The largest AI labs are signaling, through how they are spending, where the real value in AI is shifting.
OpenAI acquired a 150-person applied AI consulting firm called Tomoro and is folding it into a new deployment-focused venture. Around the same time, Anthropic, with Blackstone, Goldman Sachs, and Hellman & Friedman among its partners, backed a $1.5 billion firm aimed at helping companies adopt AI at scale. Both announcements landed within the same week of early May. Two years ago, these were the companies telling you the model was the product. Today, they are spending billions to build out the layer of work that sits next to the model.
That is a meaningful tell. The people closest to the technology have looked around and concluded that the technology is no longer the constraint. The constraint has moved to the human and process layer that wraps around it.
That layer is what you would call adoption in a tidy slide. In practice it is messier than that. It is the question of which part of your work is actually a good candidate for AI and which part is not. It is the workflow the tool is supposed to fit into, and what that workflow looks like before and after. It is the handoff between a person and a model and back, and who is responsible for what at each step. It is the conversation about which old habit gets retired and which new one gets installed. It is the meeting where someone says, out loud, that this is going to change how the work gets done, and we are going to be patient with each other while we figure it out. None of that is technical. All of it is hard. And none of it scales the way a model does.
For most businesses, access to capable models is no longer the primary constraint. The constraint now is operational. And if you have been quietly wondering whether you are somehow behind on AI, that is the frame that matters. The hard part right now is adoption, and it is the hard part for everyone, including the biggest companies in the world. The $1.5 billion firm and the 150-person consulting acquisition are the most honest version of that point we have seen so far.
There is good news inside that news, especially if you run a small business. You do not need a $1.5 billion firm. You do not need a 150-person engineering team. You need to be honest about which piece of your week is repetitive enough, well-defined enough, and bounded enough that putting AI on it would save you something real. That is a smaller question, and the only person who can answer it for your business is you. Then you try the thing, you measure what it changes, and you do the next one. That is what adoption looks like at your scale. It is the same shape of work the labs are now spending billions to help bigger companies do, only without the procurement reviews, the security audits, the change management committees, and the eight-month implementation timelines that come with enterprise life.

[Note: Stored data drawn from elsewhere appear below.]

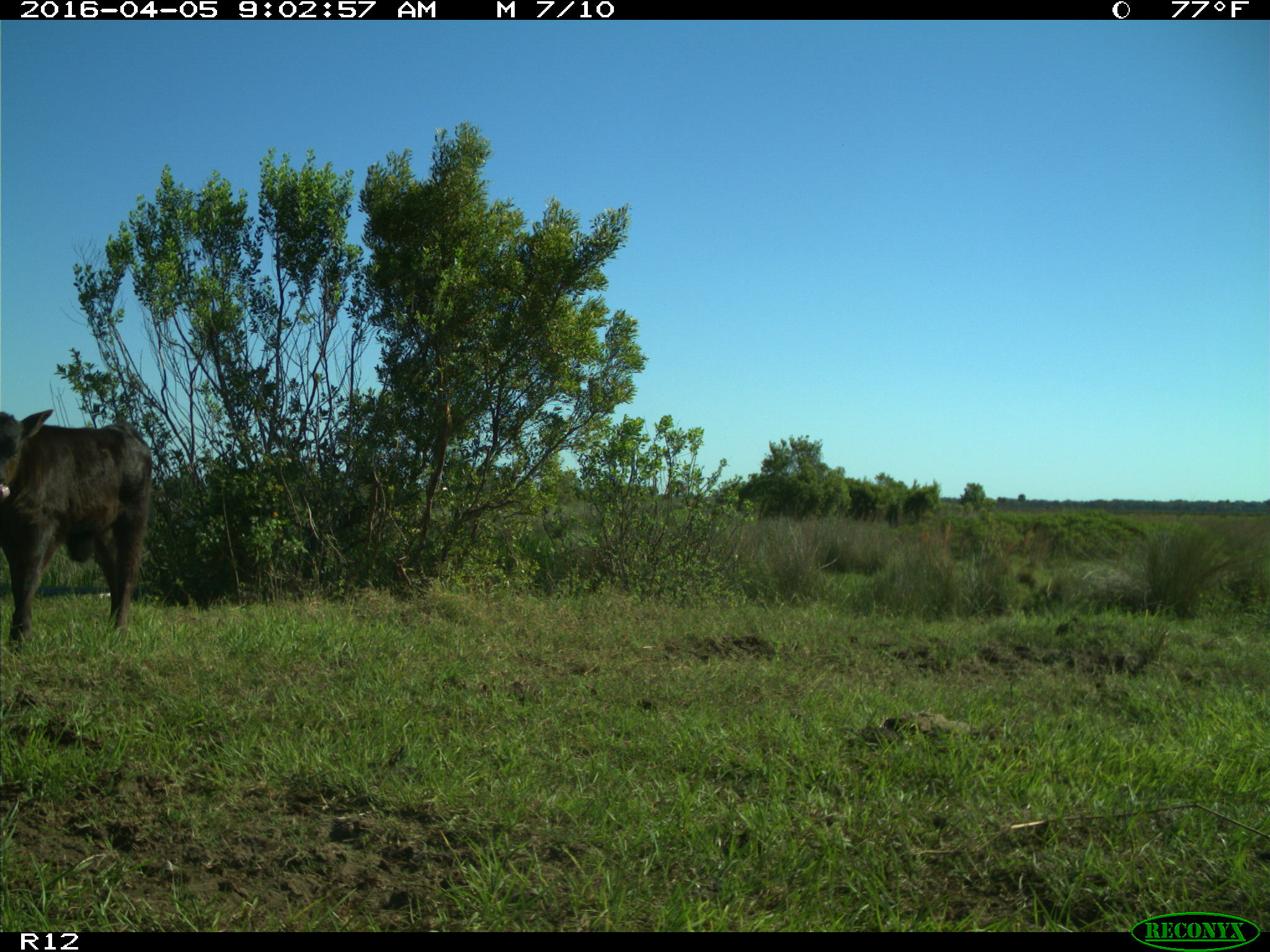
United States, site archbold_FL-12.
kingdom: Animalia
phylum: Chordata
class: Mammalia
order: Artiodactyla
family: Bovidae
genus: Bos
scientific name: Bos taurus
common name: domestic cow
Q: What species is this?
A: Bos taurus (domestic cow).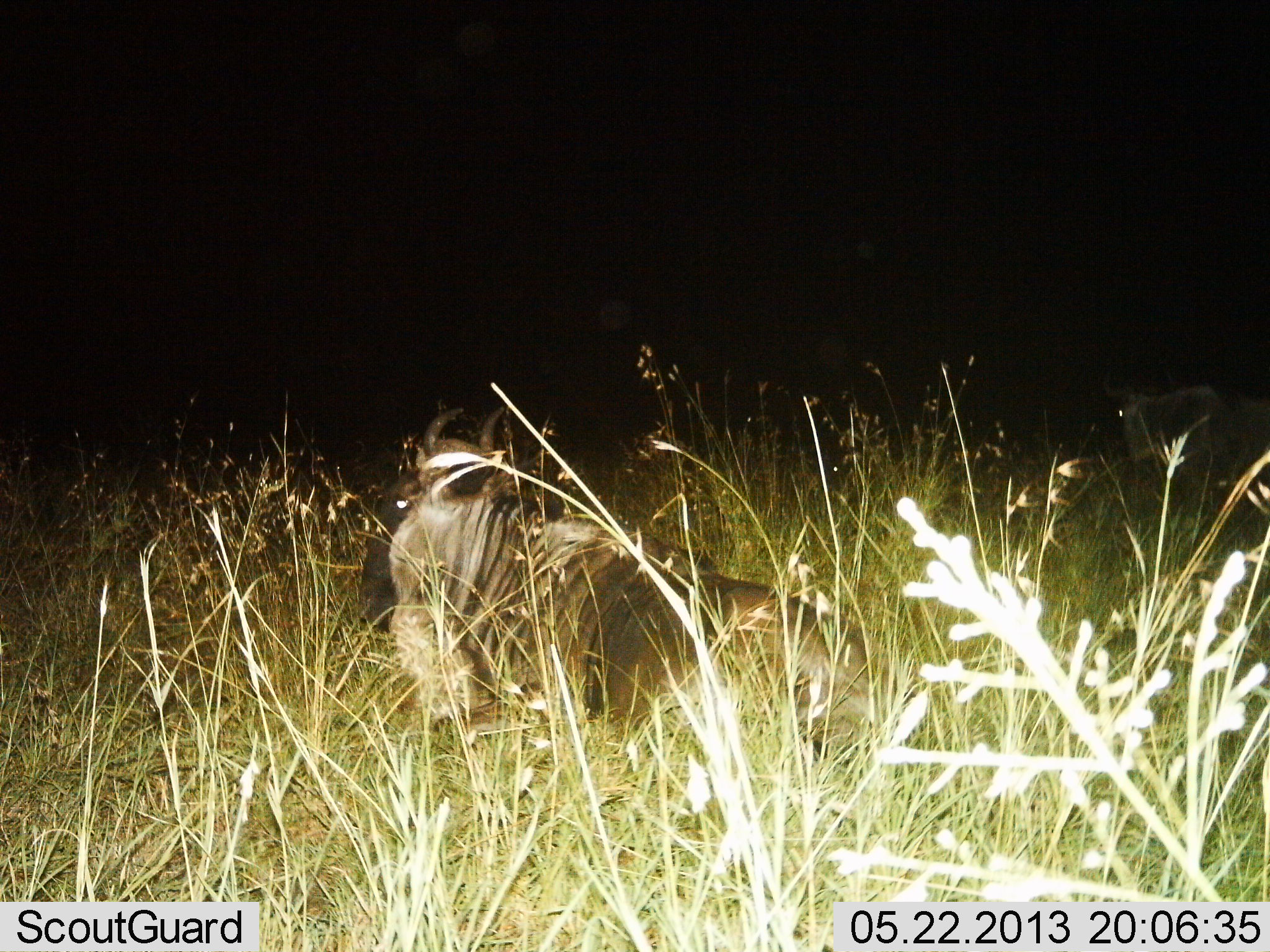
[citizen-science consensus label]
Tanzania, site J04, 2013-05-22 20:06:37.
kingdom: Animalia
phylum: Chordata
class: Mammalia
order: Artiodactyla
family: Bovidae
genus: Connochaetes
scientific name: Connochaetes taurinus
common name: blue wildebeest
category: wildebeest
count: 2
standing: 50%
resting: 100%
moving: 0%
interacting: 0%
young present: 0%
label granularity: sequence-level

The other piece of good news is something the spending decisions quietly reveal. A small business can adapt to a new tool in days. A large enterprise cannot. That is not because the small business is smarter. It is because the small business does not have to sell the change through fourteen layers of stakeholders, six committees, two legal reviews, and a quarterly steering meeting. You can decide on Tuesday that a piece of your week is going to look different by Friday, and on Friday it can look different. That capacity to actually change how the work gets done, quickly, in response to what you are seeing, is exactly what the labs are now spending billions to build inside their largest customers. You already have it.
This is where value is being created right now, and it is not a model selection problem. It is an execution issue.
The businesses seeing results are not starting with broad transformation efforts. They are picking one specific task that is repetitive, well-defined, and bounded, putting AI on it, measuring impact, and expanding from there. Strategic restraint becomes the moat in this environment, because the place where AI does the most damage is the place you cannot rebuild on demand, and the way through is one careful, well-chosen problem at a time.
Model capability still matters. But outcomes are increasingly determined by how well the surrounding work is designed and managed.